In the experimental results, the researchers provide a comparison of the performance of the model after only the first stage of supervised fine-tuning and after RLEF training. It can be seen that after RLEF training, the overall success rate and planning ability of the model is significantly improved for tasks that require strong reasoning and task planning ability. RLEF is also more efficient than the existing VLM training strategies. The example shown in the figure above also illustrates the improvement in the task planning ability of the model after RLEF training. After RLEF training, the model can know how to explore the environment when facing more complex tasks; moreover, the model can follow the actual requirements of the simulation environment (e.g., the model needs to move to the object to be interacted with before it can start the interaction) in task planning, thus reducing the failure rate of task planning.


The researchers have pointed out some limitations of the current work:

  1. The current Octopus model does not perform satisfactorily on more complex tasks. When faced with complex tasks, Octopus tends to make incorrect planning and relies heavily on feedback from the environment, making it difficult to accomplish the overall task.
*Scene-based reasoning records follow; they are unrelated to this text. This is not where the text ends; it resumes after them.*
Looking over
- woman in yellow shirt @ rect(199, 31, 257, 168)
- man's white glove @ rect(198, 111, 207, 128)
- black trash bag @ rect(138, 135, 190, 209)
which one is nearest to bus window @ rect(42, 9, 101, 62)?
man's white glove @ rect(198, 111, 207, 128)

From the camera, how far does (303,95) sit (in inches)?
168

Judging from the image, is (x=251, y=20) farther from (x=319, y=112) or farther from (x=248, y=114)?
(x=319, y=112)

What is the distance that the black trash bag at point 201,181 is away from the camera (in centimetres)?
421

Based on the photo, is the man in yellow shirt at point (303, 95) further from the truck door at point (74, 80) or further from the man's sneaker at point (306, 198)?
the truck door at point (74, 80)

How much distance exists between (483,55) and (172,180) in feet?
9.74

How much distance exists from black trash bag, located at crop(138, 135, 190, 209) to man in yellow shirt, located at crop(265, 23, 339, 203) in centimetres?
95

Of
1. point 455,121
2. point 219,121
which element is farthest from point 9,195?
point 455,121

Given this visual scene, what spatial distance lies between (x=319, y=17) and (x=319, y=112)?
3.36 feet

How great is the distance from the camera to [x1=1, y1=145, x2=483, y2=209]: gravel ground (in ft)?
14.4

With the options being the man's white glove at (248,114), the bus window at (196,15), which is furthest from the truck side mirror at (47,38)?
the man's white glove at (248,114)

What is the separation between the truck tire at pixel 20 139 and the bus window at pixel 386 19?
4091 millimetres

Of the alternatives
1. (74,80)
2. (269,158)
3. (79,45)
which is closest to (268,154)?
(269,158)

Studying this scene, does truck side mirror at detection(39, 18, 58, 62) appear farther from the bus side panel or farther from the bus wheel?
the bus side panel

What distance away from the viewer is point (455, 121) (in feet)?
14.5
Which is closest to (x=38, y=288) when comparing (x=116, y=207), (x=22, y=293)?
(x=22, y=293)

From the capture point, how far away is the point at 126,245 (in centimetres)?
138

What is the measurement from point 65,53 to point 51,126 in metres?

  2. Octopus models are only trained in simulation environments, and there are a number of problems with migrating them to the real world. For example, it is difficult to get accurate information about the relative positions of objects in the real environment, and it becomes more difficult to build up an understanding of the scene.

  3. Octopus' current visual inputs are discrete static images, how to make it able to handle continuous video will be a challenge in the future. Continuous video can further improve the performance of the model to accomplish the task, but how to efficiently process and understand the continuous visual input will be the key to further improve the performance of VLM.